Could you repeat, word for word, every line from the one containing "Considering what is" through the final line of the records below, and nothing else?
***** EXERCISE MATERIALS *****
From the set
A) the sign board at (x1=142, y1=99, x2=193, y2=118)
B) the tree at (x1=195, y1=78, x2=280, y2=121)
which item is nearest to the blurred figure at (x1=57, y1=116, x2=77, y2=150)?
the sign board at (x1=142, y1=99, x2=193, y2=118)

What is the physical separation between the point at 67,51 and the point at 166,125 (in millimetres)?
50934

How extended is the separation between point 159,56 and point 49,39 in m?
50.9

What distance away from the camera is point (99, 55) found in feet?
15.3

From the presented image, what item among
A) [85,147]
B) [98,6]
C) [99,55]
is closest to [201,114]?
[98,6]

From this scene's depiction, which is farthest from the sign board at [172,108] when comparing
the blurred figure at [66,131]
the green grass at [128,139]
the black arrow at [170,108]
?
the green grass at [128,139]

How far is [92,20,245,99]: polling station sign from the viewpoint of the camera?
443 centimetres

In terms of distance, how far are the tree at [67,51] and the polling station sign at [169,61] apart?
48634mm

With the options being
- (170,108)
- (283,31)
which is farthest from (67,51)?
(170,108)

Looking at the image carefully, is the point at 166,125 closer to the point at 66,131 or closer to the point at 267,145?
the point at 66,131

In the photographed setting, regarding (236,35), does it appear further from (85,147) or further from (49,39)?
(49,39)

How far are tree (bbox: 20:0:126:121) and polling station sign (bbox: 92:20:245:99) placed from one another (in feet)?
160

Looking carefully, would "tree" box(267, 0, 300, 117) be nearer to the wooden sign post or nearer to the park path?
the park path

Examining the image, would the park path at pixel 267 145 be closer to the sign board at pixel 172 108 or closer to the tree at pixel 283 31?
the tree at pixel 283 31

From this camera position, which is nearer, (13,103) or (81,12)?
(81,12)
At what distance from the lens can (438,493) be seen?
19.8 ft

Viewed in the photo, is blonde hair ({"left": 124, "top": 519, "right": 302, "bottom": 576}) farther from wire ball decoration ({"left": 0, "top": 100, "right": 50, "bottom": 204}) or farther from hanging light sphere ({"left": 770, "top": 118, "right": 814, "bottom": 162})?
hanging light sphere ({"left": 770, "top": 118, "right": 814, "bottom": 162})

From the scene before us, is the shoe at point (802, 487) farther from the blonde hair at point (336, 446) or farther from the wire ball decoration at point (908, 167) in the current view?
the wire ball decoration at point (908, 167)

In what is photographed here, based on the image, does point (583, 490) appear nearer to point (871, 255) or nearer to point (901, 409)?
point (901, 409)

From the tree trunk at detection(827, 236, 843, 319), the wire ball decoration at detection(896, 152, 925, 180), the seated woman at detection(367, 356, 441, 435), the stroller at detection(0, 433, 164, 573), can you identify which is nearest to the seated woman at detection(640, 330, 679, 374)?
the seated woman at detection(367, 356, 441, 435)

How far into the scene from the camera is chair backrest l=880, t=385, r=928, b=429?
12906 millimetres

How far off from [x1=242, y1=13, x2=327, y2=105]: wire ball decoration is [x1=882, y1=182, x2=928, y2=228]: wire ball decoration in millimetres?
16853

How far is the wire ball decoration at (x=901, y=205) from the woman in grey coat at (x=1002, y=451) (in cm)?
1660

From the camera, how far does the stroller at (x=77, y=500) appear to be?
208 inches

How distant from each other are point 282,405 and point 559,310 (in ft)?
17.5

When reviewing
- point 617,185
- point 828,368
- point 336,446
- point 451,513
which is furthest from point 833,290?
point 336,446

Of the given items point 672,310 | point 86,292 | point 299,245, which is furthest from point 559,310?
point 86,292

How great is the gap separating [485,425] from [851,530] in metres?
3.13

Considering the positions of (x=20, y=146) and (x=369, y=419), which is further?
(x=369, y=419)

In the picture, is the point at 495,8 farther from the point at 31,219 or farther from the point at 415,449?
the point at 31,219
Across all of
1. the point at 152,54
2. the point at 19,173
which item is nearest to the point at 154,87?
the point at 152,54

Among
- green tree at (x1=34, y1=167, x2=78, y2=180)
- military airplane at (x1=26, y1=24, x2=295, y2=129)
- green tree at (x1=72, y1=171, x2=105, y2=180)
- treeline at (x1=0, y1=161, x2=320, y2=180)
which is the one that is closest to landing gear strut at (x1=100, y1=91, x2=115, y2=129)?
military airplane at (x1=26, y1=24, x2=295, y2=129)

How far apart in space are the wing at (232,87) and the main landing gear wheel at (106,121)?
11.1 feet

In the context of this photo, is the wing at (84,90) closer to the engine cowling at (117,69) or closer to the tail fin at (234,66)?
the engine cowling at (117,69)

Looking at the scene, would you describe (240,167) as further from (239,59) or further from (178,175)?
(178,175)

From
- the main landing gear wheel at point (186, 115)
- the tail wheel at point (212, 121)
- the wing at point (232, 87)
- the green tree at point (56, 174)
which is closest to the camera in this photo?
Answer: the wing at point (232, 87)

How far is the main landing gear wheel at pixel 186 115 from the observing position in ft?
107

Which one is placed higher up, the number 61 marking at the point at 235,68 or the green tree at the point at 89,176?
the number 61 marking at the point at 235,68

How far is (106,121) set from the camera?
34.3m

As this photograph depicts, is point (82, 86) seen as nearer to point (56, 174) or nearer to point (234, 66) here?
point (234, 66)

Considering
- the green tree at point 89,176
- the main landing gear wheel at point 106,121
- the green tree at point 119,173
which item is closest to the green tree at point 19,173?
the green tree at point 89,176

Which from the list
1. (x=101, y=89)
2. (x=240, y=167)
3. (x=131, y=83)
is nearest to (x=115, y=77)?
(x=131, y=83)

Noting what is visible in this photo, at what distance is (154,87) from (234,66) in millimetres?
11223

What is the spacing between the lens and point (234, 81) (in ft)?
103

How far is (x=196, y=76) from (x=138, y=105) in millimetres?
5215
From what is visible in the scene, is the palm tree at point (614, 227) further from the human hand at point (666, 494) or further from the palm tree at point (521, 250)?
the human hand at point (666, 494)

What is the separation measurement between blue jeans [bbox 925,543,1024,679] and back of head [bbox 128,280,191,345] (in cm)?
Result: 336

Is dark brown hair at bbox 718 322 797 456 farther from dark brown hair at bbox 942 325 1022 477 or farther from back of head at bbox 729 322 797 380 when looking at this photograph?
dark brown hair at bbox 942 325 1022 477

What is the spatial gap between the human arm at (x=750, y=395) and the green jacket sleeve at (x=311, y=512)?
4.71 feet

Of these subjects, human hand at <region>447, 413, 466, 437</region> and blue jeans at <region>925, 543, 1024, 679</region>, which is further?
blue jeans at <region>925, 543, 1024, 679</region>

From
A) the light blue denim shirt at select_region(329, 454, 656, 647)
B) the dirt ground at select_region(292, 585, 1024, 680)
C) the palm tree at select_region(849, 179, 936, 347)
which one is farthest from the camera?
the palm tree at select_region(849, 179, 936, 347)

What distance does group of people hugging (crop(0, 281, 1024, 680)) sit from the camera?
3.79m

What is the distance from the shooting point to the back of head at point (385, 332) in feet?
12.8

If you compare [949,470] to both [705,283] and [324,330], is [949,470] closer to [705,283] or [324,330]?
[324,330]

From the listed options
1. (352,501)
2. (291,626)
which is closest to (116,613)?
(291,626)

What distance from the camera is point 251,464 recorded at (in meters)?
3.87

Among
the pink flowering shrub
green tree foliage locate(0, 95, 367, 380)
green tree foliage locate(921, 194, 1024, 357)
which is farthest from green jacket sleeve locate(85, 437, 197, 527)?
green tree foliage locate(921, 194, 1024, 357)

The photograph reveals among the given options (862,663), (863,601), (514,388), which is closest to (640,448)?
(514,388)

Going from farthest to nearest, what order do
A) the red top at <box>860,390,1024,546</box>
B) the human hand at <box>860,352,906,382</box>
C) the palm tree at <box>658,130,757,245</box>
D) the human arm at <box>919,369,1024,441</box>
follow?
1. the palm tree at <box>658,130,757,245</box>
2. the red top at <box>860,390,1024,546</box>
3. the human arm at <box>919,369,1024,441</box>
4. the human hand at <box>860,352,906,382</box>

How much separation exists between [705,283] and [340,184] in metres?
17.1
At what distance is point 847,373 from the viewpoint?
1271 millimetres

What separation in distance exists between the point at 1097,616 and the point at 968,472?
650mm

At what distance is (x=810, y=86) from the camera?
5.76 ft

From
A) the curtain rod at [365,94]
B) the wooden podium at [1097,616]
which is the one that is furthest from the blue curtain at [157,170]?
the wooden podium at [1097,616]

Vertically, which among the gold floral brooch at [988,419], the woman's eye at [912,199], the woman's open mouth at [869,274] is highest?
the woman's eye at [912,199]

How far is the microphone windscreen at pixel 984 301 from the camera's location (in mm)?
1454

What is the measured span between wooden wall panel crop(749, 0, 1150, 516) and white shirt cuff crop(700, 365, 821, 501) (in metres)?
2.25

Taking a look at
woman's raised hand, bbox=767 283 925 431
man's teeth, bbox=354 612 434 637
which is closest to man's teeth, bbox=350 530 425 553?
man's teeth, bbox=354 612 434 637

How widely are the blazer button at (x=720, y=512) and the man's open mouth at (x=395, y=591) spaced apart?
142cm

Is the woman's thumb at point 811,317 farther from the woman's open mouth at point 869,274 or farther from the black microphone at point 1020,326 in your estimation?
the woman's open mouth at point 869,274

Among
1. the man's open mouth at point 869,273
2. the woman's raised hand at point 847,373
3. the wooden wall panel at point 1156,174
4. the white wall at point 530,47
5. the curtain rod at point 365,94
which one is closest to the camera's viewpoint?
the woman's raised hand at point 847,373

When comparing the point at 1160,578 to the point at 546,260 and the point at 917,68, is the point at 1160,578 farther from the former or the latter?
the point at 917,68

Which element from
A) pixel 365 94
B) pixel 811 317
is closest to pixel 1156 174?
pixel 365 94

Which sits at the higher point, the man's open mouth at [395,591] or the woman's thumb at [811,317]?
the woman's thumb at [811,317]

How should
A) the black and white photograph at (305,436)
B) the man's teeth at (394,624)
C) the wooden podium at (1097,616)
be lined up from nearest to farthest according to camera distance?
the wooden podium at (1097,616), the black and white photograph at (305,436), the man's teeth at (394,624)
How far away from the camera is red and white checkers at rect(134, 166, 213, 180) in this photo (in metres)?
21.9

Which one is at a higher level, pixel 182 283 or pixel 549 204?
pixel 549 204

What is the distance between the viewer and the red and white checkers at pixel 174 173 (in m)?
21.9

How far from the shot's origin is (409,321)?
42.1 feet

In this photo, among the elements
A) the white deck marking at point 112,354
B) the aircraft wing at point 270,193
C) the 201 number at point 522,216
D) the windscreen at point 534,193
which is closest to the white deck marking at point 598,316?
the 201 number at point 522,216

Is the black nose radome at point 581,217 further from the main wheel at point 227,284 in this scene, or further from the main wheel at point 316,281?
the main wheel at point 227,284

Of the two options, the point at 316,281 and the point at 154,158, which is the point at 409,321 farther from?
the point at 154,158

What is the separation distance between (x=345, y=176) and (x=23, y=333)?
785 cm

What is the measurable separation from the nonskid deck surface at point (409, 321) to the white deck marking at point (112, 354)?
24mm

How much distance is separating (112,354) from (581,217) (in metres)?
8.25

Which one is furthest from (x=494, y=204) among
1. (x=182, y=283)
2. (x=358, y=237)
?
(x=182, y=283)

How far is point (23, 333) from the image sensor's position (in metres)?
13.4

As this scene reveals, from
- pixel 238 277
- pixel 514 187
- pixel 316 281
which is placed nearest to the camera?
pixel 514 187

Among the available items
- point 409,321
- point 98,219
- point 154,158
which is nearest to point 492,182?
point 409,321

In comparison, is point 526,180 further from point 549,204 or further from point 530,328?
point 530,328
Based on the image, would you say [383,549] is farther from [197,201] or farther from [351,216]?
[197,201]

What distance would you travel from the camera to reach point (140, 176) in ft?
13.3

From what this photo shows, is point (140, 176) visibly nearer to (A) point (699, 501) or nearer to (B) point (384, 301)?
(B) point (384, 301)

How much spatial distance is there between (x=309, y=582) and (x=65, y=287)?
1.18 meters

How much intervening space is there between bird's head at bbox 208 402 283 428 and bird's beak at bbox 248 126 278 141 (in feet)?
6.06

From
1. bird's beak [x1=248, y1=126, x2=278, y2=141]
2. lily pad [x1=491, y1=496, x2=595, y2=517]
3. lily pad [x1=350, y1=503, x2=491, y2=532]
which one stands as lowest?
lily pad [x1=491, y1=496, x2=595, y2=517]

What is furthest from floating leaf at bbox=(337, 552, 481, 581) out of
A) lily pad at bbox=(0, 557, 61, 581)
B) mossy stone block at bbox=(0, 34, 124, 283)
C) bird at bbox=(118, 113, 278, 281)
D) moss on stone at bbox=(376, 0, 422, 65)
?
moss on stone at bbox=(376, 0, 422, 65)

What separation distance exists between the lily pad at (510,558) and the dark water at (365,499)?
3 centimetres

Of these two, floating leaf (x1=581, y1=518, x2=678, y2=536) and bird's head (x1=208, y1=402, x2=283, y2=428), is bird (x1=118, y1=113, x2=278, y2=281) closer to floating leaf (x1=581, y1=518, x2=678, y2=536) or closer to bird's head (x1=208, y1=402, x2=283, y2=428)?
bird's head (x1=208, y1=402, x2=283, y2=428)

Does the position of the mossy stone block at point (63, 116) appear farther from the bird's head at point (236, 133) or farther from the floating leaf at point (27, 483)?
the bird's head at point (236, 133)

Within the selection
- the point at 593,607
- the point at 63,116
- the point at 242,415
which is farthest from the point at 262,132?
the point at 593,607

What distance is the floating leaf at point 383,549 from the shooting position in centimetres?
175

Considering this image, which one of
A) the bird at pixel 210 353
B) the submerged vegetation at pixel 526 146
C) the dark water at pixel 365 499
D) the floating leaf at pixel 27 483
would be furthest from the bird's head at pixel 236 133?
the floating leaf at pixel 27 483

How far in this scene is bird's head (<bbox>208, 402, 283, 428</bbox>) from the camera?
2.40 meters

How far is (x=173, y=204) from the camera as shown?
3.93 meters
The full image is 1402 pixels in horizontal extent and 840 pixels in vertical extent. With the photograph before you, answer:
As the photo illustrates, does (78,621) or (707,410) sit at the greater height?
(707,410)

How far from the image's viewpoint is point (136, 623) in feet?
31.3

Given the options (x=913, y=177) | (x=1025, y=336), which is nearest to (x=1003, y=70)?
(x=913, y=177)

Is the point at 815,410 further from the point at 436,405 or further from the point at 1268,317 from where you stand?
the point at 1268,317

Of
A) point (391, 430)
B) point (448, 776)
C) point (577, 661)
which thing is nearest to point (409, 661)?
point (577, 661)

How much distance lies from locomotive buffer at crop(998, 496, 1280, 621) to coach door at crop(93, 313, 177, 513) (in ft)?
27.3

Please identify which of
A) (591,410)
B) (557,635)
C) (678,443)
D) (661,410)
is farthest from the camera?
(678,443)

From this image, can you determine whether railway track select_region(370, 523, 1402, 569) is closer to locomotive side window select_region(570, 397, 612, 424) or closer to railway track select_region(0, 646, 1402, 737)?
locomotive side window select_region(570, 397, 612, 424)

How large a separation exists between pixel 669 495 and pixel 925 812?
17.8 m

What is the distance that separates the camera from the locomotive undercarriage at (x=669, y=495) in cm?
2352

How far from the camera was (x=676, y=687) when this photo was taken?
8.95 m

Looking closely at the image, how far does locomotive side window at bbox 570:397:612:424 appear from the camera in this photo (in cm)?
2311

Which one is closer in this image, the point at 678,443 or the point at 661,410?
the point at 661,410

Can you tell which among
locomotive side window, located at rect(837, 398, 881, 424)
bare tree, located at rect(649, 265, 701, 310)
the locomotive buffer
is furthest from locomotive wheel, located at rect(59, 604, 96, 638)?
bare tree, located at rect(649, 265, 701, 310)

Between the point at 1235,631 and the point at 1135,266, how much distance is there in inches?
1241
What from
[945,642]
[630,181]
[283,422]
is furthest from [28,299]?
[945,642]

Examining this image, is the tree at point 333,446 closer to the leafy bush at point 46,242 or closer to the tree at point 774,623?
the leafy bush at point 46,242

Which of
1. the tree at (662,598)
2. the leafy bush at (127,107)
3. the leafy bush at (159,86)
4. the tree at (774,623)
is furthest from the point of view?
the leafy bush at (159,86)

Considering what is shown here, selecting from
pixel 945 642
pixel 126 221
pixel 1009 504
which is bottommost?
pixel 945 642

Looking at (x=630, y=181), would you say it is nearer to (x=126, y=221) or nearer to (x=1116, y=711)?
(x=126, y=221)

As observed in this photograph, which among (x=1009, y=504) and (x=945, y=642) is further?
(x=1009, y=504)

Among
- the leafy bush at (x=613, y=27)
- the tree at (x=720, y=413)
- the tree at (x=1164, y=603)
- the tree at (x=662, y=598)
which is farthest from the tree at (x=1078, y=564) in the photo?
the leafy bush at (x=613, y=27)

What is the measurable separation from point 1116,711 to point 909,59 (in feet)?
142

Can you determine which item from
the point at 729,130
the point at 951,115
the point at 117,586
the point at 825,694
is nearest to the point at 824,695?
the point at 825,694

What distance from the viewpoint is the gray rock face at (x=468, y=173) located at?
*****
RESULT →
Considering what is shown here, selecting from
pixel 945 642
pixel 126 221
pixel 1009 504
which is bottommost?
pixel 945 642

Looking at (x=630, y=181), would you say it is nearer to (x=126, y=221) or nearer to (x=1116, y=711)?
(x=126, y=221)

As observed in this photograph, which among (x=1009, y=504) and (x=945, y=642) is further?
(x=1009, y=504)

Among
- the leafy bush at (x=613, y=27)
- the tree at (x=720, y=413)
- the tree at (x=1164, y=603)
- the tree at (x=662, y=598)
which is farthest from the tree at (x=1078, y=564) in the photo?
the leafy bush at (x=613, y=27)

What is the measurable separation from point 1116,711 to point 909,59 (in feet)?
142

Can you determine which item from
the point at 729,130
the point at 951,115
the point at 117,586
the point at 825,694
is nearest to the point at 824,695?
the point at 825,694

What distance from the viewpoint is the gray rock face at (x=468, y=173) located at?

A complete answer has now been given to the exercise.